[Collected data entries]
= = = =

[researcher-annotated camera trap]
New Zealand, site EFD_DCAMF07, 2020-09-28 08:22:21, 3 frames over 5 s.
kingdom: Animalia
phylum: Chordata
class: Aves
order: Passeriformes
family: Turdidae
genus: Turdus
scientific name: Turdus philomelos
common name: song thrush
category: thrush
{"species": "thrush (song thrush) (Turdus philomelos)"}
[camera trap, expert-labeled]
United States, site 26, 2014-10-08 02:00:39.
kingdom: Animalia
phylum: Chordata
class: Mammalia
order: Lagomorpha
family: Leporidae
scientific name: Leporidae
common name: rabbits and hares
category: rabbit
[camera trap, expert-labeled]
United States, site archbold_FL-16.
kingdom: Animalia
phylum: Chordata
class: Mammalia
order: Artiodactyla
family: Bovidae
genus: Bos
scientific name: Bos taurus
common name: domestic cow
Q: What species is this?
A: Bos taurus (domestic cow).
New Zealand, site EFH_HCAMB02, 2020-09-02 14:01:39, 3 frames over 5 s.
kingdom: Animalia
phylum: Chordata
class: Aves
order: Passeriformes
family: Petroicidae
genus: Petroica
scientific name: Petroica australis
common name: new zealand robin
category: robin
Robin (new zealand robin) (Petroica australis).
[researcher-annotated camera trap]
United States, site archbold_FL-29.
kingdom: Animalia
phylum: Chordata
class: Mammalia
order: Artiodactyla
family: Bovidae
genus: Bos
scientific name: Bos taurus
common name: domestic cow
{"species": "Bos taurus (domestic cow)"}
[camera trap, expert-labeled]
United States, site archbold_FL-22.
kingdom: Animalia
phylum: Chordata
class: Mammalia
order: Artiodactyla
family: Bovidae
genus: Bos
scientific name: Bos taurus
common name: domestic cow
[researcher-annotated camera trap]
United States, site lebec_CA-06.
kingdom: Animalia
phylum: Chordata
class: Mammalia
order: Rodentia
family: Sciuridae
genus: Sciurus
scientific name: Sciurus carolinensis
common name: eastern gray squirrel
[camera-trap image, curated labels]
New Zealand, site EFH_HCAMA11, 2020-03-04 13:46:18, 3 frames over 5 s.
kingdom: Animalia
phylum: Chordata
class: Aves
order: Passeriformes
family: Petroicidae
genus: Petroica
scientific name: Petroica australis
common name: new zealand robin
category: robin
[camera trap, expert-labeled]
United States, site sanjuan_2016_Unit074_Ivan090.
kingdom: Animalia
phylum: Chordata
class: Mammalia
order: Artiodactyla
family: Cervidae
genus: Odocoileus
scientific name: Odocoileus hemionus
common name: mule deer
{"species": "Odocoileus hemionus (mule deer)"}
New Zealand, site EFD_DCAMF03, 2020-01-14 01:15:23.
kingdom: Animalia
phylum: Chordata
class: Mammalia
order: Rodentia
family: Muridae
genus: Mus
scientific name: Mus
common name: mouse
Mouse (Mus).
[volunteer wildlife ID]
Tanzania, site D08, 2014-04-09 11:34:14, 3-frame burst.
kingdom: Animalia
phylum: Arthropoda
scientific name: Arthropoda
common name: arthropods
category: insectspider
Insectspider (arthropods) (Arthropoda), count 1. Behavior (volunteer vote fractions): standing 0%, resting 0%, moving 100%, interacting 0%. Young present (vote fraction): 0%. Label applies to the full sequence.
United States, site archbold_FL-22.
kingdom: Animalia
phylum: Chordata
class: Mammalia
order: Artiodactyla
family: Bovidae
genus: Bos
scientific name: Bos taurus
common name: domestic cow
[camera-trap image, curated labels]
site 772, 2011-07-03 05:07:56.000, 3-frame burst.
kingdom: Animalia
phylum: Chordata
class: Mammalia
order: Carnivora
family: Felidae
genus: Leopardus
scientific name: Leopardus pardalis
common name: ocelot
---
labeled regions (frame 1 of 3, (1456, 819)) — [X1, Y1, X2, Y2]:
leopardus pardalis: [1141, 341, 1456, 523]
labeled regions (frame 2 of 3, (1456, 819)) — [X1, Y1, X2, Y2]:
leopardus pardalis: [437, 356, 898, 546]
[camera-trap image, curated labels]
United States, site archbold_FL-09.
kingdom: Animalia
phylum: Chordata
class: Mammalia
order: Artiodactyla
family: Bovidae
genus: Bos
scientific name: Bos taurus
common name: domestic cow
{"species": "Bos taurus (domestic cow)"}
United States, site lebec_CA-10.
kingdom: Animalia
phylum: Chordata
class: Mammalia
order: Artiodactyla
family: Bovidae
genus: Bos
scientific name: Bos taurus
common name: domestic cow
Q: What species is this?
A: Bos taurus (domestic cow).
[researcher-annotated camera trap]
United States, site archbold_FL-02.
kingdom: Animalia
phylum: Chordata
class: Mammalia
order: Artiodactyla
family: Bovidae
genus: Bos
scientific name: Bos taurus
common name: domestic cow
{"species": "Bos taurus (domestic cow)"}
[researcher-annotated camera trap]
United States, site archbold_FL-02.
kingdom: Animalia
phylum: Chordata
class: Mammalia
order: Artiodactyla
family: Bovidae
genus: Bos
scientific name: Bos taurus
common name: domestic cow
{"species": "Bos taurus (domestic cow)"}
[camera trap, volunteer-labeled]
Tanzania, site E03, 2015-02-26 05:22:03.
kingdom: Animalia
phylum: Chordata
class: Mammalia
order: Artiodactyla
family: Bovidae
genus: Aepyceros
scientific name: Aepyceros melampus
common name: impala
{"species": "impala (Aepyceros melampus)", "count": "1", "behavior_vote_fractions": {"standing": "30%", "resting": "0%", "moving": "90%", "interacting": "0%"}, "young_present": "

= = = =

-- EXERCISE --
All lines from the records above should be copied exactly.

-- ANSWER BELOW --
[researcher-annotated camera trap]
New Zealand, site EFD_DCAMF07, 2020-09-28 08:22:21, 3 frames over 5 s.
kingdom: Animalia
phylum: Chordata
class: Aves
order: Passeriformes
family: Turdidae
genus: Turdus
scientific name: Turdus philomelos
common name: song thrush
category: thrush
{"species": "thrush (song thrush) (Turdus philomelos)"}
[camera trap, expert-labeled]
United States, site 26, 2014-10-08 02:00:39.
kingdom: Animalia
phylum: Chordata
class: Mammalia
order: Lagomorpha
family: Leporidae
scientific name: Leporidae
common name: rabbits and hares
category: rabbit
[camera trap, expert-labeled]
United States, site archbold_FL-16.
kingdom: Animalia
phylum: Chordata
class: Mammalia
order: Artiodactyla
family: Bovidae
genus: Bos
scientific name: Bos taurus
common name: domestic cow
Q: What species is this?
A: Bos taurus (domestic cow).
New Zealand, site EFH_HCAMB02, 2020-09-02 14:01:39, 3 frames over 5 s.
kingdom: Animalia
phylum: Chordata
class: Aves
order: Passeriformes
family: Petroicidae
genus: Petroica
scientific name: Petroica australis
common name: new zealand robin
category: robin
Robin (new zealand robin) (Petroica australis).
[researcher-annotated camera trap]
United States, site archbold_FL-29.
kingdom: Animalia
phylum: Chordata
class: Mammalia
order: Artiodactyla
family: Bovidae
genus: Bos
scientific name: Bos taurus
common name: domestic cow
{"species": "Bos taurus (domestic cow)"}
[camera trap, expert-labeled]
United States, site archbold_FL-22.
kingdom: Animalia
phylum: Chordata
class: Mammalia
order: Artiodactyla
family: Bovidae
genus: Bos
scientific name: Bos taurus
common name: domestic cow
[researcher-annotated camera trap]
United States, site lebec_CA-06.
kingdom: Animalia
phylum: Chordata
class: Mammalia
order: Rodentia
family: Sciuridae
genus: Sciurus
scientific name: Sciurus carolinensis
common name: eastern gray squirrel
[camera-trap image, curated labels]
New Zealand, site EFH_HCAMA11, 2020-03-04 13:46:18, 3 frames over 5 s.
kingdom: Animalia
phylum: Chordata
class: Aves
order: Passeriformes
family: Petroicidae
genus: Petroica
scientific name: Petroica australis
common name: new zealand robin
category: robin
[camera trap, expert-labeled]
United States, site sanjuan_2016_Unit074_Ivan090.
kingdom: Animalia
phylum: Chordata
class: Mammalia
order: Artiodactyla
family: Cervidae
genus: Odocoileus
scientific name: Odocoileus hemionus
common name: mule deer
{"species": "Odocoileus hemionus (mule deer)"}
New Zealand, site EFD_DCAMF03, 2020-01-14 01:15:23.
kingdom: Animalia
phylum: Chordata
class: Mammalia
order: Rodentia
family: Muridae
genus: Mus
scientific name: Mus
common name: mouse
Mouse (Mus).
[volunteer wildlife ID]
Tanzania, site D08, 2014-04-09 11:34:14, 3-frame burst.
kingdom: Animalia
phylum: Arthropoda
scientific name: Arthropoda
common name: arthropods
category: insectspider
Insectspider (arthropods) (Arthropoda), count 1. Behavior (volunteer vote fractions): standing 0%, resting 0%, moving 100%, interacting 0%. Young present (vote fraction): 0%. Label applies to the full sequence.
United States, site archbold_FL-22.
kingdom: Animalia
phylum: Chordata
class: Mammalia
order: Artiodactyla
family: Bovidae
genus: Bos
scientific name: Bos taurus
common name: domestic cow
[camera-trap image, curated labels]
site 772, 2011-07-03 05:07:56.000, 3-frame burst.
kingdom: Animalia
phylum: Chordata
class: Mammalia
order: Carnivora
family: Felidae
genus: Leopardus
scientific name: Leopardus pardalis
common name: ocelot
---
labeled regions (frame 1 of 3, (1456, 819)) — [X1, Y1, X2, Y2]:
leopardus pardalis: [1141, 341, 1456, 523]
labeled regions (frame 2 of 3, (1456, 819)) — [X1, Y1, X2, Y2]:
leopardus pardalis: [437, 356, 898, 546]
[camera-trap image, curated labels]
United States, site archbold_FL-09.
kingdom: Animalia
phylum: Chordata
class: Mammalia
order: Artiodactyla
family: Bovidae
genus: Bos
scientific name: Bos taurus
common name: domestic cow
{"species": "Bos taurus (domestic cow)"}
United States, site lebec_CA-10.
kingdom: Animalia
phylum: Chordata
class: Mammalia
order: Artiodactyla
family: Bovidae
genus: Bos
scientific name: Bos taurus
common name: domestic cow
Q: What species is this?
A: Bos taurus (domestic cow).
[researcher-annotated camera trap]
United States, site archbold_FL-02.
kingdom: Animalia
phylum: Chordata
class: Mammalia
order: Artiodactyla
family: Bovidae
genus: Bos
scientific name: Bos taurus
common name: domestic cow
{"species": "Bos taurus (domestic cow)"}
[researcher-annotated camera trap]
United States, site archbold_FL-02.
kingdom: Animalia
phylum: Chordata
class: Mammalia
order: Artiodactyla
family: Bovidae
genus: Bos
scientific name: Bos taurus
common name: domestic cow
{"species": "Bos taurus (domestic cow)"}
[camera trap, volunteer-labeled]
Tanzania, site E03, 2015-02-26 05:22:03.
kingdom: Animalia
phylum: Chordata
class: Mammalia
order: Artiodactyla
family: Bovidae
genus: Aepyceros
scientific name: Aepyceros melampus
common name: impala
{"species": "impala (Aepyceros melampus)", "count": "1", "behavior_vote_fractions": {"standing": "30%", "resting": "0%", "moving": "90%", "interacting": "0%"}, "young_present": "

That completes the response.